As a political economist, the focus of my research and activism has always been how economic data can be used to influence public policy.
A main focus of my attention has been the United Nations System of National Accounts (UNSNA). In the UNSNA, national economies are defined in terms of market transactions; consumption, investment, and saving measures are given in addition to income and production totals. A vast amount of work performed by women is for household consumption or unpaid work in the informal economy. This work is not counted in UNSNA.
Just picture the following. A woman goes to collect water. She uses some to wash the dishes from the family evening meal (considered unproductive work), and some to wash the pots in which she had cooked a little food for sale (considered informal work). Next, she goes to the nearby grove to collect bark for dye for materials to be woven for sale (informal work). She also collects some roots and leaves to make an herbal medicine for her child (inactivity). All this time she will carry her baby on her back (inactive work).
Recently, however, some very fine programs have resulted from the consideration of these issues.

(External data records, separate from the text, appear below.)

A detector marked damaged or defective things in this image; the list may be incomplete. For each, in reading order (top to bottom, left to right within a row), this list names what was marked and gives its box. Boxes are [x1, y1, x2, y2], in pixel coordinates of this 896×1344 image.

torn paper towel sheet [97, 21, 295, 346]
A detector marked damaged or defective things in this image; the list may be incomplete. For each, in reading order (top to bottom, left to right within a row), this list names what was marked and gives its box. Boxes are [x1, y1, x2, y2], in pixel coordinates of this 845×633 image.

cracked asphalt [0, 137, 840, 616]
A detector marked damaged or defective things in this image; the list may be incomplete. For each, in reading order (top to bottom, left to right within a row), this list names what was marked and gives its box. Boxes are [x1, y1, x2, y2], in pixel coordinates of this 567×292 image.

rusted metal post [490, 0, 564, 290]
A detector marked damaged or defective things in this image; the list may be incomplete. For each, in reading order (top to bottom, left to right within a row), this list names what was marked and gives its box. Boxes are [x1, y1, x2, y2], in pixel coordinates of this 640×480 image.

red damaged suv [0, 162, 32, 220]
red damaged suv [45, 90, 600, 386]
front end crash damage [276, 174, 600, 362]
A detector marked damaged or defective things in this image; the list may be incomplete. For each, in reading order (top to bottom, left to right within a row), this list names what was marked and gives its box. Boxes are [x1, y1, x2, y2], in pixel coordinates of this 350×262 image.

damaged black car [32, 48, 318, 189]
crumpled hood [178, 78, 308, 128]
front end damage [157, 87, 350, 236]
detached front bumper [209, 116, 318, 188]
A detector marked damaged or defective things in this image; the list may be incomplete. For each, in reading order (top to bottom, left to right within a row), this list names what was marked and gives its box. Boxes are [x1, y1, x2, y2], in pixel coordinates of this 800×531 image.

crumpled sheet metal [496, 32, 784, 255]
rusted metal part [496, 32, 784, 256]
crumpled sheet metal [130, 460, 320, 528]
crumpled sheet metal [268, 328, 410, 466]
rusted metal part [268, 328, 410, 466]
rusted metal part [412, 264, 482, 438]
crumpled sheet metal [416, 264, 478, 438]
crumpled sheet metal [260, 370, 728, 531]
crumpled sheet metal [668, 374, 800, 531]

The figures needed to ensure that the realities of women's and children's lives are made visible to economists and politicians are finally starting to be produced.
The Nova Scotia, Canada Genuine Progress Indicator (GPI) has been designed as a pilot program. The indicators of GPI include statistics on unpaid work, divided into voluntary and community work; unpaid housework and parenting; and the value of unpaid overtime and underemployment. In 1997, Nova Scotians contributed an estimated 134 million hours of their time to civic and voluntary work, and more than 940 million hours to unpaid household work. Their unpaid work in these two categories was the equivalent of 571,000 full-year full-time jobs!